La mayoría de los amigos de mis padres, y de los hijos de los amigos de mis padres, tienen un título. Eso no significa que hayan conseguido trabajar en lo que querían. Todo lo contrario, entraron y salieron de la universidad porque alguien, en una época en la que las universidades parecen importantes, dijo que una persona, para mejorar en la vida, necesitaba tener un título. Y el mundo deja de tener excelentes jardineros, panaderos, anticuarios, albañiles, escritores.
Le pedí que lo pensase un poco más, antes de tomar una decisión tan radical. Pero ella citó los versos de Robert Frost:
“En un bosque se bifurcaron dos caminos y yo…, yo tomé el menos transitado. Esto marcó toda la diferencia.”
Al día siguiente, no apareció por clase. Cuando volví a verla le pregunté qué iba a hacer.
—Casarme.
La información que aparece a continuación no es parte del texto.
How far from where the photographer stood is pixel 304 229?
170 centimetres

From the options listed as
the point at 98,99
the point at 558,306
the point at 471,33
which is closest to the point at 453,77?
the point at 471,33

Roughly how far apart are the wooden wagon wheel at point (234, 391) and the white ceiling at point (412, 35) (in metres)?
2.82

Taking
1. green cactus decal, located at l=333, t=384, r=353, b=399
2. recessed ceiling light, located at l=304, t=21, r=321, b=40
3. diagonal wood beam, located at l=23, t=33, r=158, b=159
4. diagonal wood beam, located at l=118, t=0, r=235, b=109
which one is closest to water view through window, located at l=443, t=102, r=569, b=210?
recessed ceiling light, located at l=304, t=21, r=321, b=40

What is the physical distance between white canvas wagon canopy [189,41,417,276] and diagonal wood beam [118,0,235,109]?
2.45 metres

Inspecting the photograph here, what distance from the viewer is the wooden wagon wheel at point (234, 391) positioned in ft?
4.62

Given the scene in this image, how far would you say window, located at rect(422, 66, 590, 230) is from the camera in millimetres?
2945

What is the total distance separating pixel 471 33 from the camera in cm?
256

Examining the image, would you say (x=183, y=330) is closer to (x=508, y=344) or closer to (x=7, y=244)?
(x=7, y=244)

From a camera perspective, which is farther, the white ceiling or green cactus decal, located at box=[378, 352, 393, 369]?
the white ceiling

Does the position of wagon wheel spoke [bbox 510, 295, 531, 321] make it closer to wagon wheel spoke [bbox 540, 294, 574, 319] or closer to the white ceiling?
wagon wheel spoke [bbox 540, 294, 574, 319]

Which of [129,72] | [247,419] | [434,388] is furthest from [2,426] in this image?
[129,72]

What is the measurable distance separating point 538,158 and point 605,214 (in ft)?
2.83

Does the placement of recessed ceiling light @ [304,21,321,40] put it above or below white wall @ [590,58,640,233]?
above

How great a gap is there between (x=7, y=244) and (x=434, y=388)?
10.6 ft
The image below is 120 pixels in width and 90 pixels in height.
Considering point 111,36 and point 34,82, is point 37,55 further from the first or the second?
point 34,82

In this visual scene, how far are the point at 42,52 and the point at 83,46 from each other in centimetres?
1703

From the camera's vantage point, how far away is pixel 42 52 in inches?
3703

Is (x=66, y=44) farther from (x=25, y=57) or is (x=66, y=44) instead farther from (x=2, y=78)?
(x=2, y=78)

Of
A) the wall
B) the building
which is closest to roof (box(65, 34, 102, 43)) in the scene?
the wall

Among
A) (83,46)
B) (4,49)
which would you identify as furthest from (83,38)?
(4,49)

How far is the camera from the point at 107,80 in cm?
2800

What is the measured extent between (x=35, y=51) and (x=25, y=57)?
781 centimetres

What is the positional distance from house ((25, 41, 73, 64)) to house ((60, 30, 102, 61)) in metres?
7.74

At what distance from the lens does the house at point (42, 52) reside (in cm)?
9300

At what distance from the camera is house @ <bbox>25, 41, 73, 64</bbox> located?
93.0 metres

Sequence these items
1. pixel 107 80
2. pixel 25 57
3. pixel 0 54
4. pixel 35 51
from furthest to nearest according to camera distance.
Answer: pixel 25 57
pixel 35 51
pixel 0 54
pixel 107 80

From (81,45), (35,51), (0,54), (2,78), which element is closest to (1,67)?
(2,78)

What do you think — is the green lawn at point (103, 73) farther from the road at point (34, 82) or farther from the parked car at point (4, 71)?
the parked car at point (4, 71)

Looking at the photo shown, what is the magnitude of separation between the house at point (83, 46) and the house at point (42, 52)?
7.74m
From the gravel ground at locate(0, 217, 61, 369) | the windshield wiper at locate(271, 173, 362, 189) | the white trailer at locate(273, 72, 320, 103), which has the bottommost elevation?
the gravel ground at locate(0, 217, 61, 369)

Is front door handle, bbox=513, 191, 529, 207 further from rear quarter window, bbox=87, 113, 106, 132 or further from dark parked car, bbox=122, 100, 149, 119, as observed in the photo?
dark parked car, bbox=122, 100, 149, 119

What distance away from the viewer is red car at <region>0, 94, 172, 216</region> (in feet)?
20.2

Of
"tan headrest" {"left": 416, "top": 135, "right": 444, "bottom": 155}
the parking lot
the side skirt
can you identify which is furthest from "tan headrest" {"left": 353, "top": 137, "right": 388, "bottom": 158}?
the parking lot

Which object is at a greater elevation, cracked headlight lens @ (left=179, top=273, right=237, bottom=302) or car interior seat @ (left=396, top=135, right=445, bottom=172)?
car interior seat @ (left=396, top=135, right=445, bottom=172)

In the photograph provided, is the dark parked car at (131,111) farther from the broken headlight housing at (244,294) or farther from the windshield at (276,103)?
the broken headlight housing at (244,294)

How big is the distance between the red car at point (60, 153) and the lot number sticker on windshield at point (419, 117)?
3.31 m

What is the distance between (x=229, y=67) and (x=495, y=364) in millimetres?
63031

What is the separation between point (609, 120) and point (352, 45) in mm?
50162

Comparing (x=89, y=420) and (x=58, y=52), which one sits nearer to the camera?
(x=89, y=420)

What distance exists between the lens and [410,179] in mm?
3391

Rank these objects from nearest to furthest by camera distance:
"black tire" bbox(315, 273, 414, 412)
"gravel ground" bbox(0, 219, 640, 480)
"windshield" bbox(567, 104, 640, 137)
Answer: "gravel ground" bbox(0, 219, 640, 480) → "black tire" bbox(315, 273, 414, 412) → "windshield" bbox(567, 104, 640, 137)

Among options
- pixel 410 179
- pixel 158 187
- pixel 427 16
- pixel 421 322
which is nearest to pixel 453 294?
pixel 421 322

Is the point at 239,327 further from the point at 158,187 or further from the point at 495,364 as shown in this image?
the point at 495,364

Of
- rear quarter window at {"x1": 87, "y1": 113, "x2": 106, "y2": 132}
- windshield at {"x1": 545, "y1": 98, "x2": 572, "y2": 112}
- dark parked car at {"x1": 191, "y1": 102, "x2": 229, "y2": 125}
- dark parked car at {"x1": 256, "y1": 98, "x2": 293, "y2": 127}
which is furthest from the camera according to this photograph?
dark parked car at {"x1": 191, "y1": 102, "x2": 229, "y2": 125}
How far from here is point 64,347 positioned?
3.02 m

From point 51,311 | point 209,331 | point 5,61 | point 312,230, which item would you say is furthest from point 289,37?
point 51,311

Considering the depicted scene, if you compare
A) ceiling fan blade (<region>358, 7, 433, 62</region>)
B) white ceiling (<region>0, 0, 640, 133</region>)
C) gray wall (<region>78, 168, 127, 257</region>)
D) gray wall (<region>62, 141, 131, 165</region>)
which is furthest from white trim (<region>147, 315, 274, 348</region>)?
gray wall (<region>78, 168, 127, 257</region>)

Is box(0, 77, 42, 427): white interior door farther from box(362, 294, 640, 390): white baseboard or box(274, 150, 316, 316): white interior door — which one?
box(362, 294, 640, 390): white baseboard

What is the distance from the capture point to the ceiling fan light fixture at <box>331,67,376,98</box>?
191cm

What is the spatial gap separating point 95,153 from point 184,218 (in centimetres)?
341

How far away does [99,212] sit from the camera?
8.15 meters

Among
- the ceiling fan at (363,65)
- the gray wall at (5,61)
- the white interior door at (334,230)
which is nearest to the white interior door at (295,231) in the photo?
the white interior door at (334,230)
Y tener un hijo.
No era un ultimátum. Yo tenía veinte años, ella diecinueve, y pensaba que todavía era muy pronto para cualquier compromiso de esa naturaleza.
Pero Athena hablaba muy en serio. Y yo tenía que escoger entre perder la única cosa que realmente ocupaba mi pensamiento —el amor por aquella mujer— o perder mi libertad y todas las posibilidades que el futuro me prometía.
Honestamente, la decisión no me resultó ni un poquito difícil.
laro que me quedé muy sorprendido cuando aquella pareja, demasiado joven, vino a la iglesia para que organizásemos la ceremonia. Yo conocía poco a Lukás Jessen-Petersen, y aquel mismo día me enteré que su familia, de una oscura nobleza de Dinamarca, se oponía frontalmente a la unión. No sólo al matrimonio, sino también a la Iglesia.
Su padre, basándose en argumentos científicos relativamente incontestables, decía que la Biblia, en la que se basaba toda la religión, en realidad no era un libro, sino un conjunto de 66 manuscritos diferentes de los que no se conoce ni el verdadero nombre, ni la identidad del autor; entre el primer y el último libro pasaron casi mil años, y que incluso fue escrito después de que Colón descubrió América. Y que ningún ser vivo en todo el planeta —desde los monos a los pájaros— necesita diez mandamientos para saber cómo comportarse. Lo más importante es que sigan las leyes de la naturaleza, y el mundo estará en armonía.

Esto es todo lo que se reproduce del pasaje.